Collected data
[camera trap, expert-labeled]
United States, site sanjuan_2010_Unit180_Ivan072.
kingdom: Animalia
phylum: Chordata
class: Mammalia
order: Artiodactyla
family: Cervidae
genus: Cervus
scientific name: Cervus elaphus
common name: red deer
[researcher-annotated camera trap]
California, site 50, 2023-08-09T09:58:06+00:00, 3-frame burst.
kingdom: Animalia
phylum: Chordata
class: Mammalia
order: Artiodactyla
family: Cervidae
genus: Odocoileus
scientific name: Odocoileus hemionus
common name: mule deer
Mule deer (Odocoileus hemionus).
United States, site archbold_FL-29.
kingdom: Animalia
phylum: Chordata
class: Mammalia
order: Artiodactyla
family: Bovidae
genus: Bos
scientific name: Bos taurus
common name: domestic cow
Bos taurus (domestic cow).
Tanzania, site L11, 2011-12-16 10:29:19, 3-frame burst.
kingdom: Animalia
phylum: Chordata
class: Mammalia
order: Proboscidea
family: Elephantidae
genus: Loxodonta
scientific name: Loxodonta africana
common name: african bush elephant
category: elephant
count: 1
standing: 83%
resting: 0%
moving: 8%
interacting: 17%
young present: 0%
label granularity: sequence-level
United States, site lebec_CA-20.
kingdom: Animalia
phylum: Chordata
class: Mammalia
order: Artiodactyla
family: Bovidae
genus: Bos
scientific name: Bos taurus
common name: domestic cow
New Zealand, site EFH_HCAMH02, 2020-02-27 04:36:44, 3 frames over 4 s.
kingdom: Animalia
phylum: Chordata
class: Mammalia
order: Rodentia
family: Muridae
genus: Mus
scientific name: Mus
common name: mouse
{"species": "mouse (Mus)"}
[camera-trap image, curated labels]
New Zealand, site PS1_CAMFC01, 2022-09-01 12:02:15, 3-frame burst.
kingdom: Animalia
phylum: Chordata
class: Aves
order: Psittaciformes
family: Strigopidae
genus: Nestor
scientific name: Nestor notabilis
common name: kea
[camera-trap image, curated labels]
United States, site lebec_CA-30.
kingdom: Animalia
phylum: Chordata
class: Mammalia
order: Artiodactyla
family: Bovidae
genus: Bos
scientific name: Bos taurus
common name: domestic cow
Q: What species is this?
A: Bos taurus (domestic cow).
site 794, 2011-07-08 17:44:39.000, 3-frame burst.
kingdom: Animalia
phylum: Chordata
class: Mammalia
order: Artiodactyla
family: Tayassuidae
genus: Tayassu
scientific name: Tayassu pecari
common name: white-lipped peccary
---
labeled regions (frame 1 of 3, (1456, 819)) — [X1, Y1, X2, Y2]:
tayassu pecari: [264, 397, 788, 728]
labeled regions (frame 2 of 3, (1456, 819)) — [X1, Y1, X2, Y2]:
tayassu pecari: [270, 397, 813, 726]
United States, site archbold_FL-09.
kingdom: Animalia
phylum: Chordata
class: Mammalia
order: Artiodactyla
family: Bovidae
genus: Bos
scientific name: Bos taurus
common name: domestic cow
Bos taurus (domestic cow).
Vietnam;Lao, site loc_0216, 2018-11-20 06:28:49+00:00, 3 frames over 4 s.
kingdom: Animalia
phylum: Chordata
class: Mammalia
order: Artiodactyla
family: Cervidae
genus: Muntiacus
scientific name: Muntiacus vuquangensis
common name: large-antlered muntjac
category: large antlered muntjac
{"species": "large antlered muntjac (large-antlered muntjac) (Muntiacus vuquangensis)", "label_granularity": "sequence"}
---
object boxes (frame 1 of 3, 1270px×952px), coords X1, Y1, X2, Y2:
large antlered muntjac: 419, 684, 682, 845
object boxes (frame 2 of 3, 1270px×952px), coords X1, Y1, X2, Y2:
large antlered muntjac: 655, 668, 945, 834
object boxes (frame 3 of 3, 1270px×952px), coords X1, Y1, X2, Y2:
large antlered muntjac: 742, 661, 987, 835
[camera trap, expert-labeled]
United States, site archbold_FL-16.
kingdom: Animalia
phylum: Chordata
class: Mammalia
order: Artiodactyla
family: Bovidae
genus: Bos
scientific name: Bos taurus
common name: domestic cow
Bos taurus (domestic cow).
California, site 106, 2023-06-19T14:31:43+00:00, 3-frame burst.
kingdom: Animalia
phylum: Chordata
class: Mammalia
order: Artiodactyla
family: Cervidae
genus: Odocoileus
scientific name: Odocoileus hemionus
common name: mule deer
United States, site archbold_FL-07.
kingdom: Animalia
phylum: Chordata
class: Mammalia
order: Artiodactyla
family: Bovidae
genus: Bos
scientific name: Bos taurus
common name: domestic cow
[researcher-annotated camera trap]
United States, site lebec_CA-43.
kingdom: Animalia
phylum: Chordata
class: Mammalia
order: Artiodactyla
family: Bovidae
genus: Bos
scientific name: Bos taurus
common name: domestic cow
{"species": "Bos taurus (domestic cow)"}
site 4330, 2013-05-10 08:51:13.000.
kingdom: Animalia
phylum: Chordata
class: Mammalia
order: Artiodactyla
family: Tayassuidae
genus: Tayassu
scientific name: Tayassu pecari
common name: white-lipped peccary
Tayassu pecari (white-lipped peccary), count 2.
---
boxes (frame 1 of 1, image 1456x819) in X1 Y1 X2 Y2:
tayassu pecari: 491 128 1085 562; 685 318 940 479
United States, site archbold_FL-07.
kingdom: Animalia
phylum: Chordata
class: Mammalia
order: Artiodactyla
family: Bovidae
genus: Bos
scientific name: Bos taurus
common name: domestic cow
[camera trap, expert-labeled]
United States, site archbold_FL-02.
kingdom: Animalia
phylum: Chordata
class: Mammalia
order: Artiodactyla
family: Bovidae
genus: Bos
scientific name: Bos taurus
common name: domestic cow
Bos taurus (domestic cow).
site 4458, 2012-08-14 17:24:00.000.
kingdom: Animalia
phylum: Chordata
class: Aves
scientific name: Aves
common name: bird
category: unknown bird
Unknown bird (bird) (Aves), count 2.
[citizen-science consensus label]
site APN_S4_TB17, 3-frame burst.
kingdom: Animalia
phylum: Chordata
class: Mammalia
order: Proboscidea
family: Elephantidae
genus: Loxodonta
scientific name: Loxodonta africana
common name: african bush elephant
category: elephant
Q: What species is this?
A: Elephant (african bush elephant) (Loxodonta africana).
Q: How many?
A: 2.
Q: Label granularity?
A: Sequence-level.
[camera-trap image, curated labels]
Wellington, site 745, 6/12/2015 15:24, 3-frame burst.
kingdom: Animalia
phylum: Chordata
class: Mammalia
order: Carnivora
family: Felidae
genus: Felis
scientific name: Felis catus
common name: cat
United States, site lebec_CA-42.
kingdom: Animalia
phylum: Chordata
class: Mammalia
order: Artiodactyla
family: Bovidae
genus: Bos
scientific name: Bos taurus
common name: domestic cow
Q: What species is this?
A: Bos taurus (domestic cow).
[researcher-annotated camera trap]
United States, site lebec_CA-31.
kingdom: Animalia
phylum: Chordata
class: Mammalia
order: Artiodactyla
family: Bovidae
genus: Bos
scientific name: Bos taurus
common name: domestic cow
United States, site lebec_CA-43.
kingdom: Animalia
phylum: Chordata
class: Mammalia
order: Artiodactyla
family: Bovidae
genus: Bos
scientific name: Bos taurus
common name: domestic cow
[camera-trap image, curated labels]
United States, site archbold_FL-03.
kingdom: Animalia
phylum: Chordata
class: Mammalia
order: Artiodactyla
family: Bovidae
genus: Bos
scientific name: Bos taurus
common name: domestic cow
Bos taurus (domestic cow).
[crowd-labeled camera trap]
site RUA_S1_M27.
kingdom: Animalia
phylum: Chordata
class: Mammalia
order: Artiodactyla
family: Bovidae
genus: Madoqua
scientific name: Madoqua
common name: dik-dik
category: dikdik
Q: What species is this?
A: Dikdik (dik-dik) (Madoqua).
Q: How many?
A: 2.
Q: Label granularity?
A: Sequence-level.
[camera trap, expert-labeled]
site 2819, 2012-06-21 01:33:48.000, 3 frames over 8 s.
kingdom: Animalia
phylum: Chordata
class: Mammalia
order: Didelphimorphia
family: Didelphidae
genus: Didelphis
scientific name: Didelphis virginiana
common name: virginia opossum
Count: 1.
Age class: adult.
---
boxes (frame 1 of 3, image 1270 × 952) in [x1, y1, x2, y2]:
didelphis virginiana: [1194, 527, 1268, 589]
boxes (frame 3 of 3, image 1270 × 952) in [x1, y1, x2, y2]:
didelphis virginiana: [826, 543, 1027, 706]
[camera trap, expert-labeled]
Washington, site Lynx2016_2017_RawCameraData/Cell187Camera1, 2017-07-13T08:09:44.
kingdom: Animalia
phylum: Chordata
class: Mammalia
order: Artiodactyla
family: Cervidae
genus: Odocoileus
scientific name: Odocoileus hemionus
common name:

Problem to solve>
Reproduce all lines from the records above that include the word "over".

Solution to this problem>
New Zealand, site EFH_HCAMH02, 2020-02-27 04:36:44, 3 frames over 4 s.
Vietnam;Lao, site loc_0216, 2018-11-20 06:28:49+00:00, 3 frames over 4 s.
site 2819, 2012-06-21 01:33:48.000, 3 frames over 8 s.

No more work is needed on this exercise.